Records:
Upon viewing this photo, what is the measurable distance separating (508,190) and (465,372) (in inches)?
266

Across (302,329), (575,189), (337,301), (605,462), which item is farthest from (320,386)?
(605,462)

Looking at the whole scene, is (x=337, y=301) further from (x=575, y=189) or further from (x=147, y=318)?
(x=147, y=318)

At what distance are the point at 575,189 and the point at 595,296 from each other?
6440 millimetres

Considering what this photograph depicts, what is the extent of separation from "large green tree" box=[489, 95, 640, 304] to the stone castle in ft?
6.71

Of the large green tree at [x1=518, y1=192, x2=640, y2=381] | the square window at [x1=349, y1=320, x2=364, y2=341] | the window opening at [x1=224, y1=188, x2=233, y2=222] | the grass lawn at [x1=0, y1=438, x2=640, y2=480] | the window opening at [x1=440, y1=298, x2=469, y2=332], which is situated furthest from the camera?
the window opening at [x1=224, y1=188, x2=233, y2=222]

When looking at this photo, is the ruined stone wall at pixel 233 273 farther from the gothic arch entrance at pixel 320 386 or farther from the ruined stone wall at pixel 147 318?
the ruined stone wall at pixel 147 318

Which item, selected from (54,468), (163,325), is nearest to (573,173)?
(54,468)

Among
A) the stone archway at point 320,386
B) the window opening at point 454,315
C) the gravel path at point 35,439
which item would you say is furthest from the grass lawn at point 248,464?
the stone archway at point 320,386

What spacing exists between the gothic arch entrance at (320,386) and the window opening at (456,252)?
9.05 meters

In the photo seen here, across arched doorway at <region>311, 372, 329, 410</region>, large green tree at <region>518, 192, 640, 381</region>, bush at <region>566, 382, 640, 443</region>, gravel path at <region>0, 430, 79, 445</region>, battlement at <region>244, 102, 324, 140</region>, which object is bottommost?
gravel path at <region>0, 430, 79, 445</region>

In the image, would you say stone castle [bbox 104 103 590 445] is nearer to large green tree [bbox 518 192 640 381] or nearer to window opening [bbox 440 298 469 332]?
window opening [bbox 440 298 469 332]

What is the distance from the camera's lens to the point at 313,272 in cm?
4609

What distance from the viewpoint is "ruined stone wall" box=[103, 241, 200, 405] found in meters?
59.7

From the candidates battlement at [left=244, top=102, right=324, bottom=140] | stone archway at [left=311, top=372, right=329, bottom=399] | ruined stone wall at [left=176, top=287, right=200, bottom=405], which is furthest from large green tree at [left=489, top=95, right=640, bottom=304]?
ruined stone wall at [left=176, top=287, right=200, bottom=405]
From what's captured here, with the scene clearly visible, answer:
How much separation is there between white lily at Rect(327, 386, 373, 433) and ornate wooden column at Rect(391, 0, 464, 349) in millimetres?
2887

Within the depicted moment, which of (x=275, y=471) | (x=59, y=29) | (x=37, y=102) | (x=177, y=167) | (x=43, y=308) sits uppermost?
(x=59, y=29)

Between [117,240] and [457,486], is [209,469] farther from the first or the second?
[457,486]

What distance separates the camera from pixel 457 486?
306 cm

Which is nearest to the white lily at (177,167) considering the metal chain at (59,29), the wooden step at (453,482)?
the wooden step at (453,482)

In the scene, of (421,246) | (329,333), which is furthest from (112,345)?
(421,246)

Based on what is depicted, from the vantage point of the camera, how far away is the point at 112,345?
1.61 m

**GIVEN INSTRUCTION:**
Rewrite the stretch from the line containing "Based on what" through the end of the records, switching "vantage point" to "viewpoint" and leaving everything else as it is.

**THE OUTPUT:**
Based on what is depicted, from the viewpoint of the camera, how far away is the point at 112,345?
1.61 m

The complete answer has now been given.